The 35th ACM SIGIR Conference was held in Portland, Oregon, USA. Every three years the Gerard Salton Award is handed out for long lasting achievements in the field of information retrieval. This year, Prof. Dr. Norbert Fuhr was awarded with the prize.
My personal highlights from the accepted full paper presentations include:
- Van Dang and Bruce Croft – Diversity by Proportionality: An Election-based Approach to Search Result Diversification The authors propose a voting algorithm that takes into account the underlying aspect proportions of diverse queries.
- Ryen White and Eric Horvitz – Studies of the Onset and Persistence of Medical Concerns in Search Logs. The authors investigate medical web search sessions as expressed in search engine log files. According to their analysis, 80% of their users showcase medical search sessions over a period of several months. Most notably, sympton-driven searches were found to precede concrete conditions by significant time.
- Patrick Pantel et al. – Social Annotations on the Search Results Page: Utility and Prediction Modeling. This work uses social network annotations such as likes, dislikes and expressions of expertise to augment search engine result pages. The evaluation is based on a large-scale simulated social network.
- Eugene Agichtein et al. – Search, Interrupted: Understanding and Predicting Search Task Continuation . Some search tasks continue across session boundaries and resurface across extended stretches of time. The authors identify properties of continuing search task in order to predict whether a given task will end with the current session or resurface at a later point in time.

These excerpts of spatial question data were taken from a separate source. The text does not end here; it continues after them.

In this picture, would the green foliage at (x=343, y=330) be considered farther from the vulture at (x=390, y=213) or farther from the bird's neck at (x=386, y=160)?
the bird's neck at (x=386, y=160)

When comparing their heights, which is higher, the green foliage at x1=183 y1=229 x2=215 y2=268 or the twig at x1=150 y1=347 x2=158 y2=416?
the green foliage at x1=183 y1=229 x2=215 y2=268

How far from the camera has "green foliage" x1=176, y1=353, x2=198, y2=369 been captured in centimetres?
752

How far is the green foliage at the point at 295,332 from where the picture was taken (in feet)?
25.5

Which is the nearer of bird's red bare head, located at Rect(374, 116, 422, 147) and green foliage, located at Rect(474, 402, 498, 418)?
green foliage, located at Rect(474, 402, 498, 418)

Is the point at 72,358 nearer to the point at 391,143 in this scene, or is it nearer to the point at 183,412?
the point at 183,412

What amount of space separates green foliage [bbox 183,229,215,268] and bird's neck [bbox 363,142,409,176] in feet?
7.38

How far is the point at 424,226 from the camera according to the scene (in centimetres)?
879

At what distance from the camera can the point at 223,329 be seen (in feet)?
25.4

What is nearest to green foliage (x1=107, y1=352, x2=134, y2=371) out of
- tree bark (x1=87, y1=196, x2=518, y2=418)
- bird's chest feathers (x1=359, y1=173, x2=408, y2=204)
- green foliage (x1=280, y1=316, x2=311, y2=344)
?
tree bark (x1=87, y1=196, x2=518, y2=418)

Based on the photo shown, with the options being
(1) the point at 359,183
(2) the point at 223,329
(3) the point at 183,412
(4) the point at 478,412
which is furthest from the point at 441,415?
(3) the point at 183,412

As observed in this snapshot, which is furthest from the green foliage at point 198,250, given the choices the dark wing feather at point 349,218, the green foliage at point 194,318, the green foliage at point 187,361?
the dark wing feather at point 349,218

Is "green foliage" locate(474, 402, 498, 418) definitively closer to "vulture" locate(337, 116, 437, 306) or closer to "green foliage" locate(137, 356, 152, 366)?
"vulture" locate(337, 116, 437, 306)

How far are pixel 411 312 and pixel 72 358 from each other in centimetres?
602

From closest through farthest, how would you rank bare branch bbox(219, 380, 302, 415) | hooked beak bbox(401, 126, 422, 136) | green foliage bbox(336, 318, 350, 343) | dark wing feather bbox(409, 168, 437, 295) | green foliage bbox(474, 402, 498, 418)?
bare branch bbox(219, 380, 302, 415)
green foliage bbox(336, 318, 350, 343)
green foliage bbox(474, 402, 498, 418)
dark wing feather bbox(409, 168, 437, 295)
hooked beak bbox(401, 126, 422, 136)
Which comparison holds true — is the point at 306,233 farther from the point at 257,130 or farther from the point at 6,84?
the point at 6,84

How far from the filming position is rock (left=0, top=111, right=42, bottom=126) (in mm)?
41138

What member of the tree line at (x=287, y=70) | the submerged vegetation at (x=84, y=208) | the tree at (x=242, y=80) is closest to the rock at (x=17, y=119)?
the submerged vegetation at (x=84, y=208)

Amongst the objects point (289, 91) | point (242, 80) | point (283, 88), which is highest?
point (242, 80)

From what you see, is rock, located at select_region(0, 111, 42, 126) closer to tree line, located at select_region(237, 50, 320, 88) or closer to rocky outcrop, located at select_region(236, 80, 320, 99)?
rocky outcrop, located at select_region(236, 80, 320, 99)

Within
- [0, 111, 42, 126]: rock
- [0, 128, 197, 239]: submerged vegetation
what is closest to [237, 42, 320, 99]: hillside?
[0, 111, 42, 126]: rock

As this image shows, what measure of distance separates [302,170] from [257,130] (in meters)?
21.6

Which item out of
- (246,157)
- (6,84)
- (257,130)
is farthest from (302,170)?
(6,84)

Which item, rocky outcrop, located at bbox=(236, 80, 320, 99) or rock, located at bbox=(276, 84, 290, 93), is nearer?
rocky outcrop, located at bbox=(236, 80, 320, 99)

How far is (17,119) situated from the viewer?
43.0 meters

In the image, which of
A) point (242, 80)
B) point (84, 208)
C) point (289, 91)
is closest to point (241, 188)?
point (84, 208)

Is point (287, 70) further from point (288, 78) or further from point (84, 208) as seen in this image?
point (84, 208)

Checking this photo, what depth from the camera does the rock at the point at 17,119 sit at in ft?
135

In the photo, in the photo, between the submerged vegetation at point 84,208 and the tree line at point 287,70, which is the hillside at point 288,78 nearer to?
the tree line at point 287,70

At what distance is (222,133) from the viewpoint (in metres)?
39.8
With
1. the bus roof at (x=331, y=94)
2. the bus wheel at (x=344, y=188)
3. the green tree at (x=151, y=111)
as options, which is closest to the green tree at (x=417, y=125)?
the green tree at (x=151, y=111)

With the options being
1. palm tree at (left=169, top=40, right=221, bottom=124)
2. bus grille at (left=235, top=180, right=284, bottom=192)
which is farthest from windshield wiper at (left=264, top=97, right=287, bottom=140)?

- Brent Hecht et al. – Explanatory Semantic Relatedness and Explicit Spatialization for Exploratory Search. The authors presented Atlasify, a system for exploring the relatedness of topical and spatial domain of search queries.
- Yu-Heng Lei et al. – Where Is Who: Large-Scale Photo Retrieval by Facial Attributes and Canvas Layout . A sketch-based image retrieval system powered by number and position of people in the images. Face recognition further helps to refine queries by specifying who to search for.
- Mehdi Hosseini et al. – An Uncertainty-aware Query Selection Model for Evaluation of IR Systems. The authors propose a query selection framework to identify the most effective subset of queries for the formation of evaluation corpora.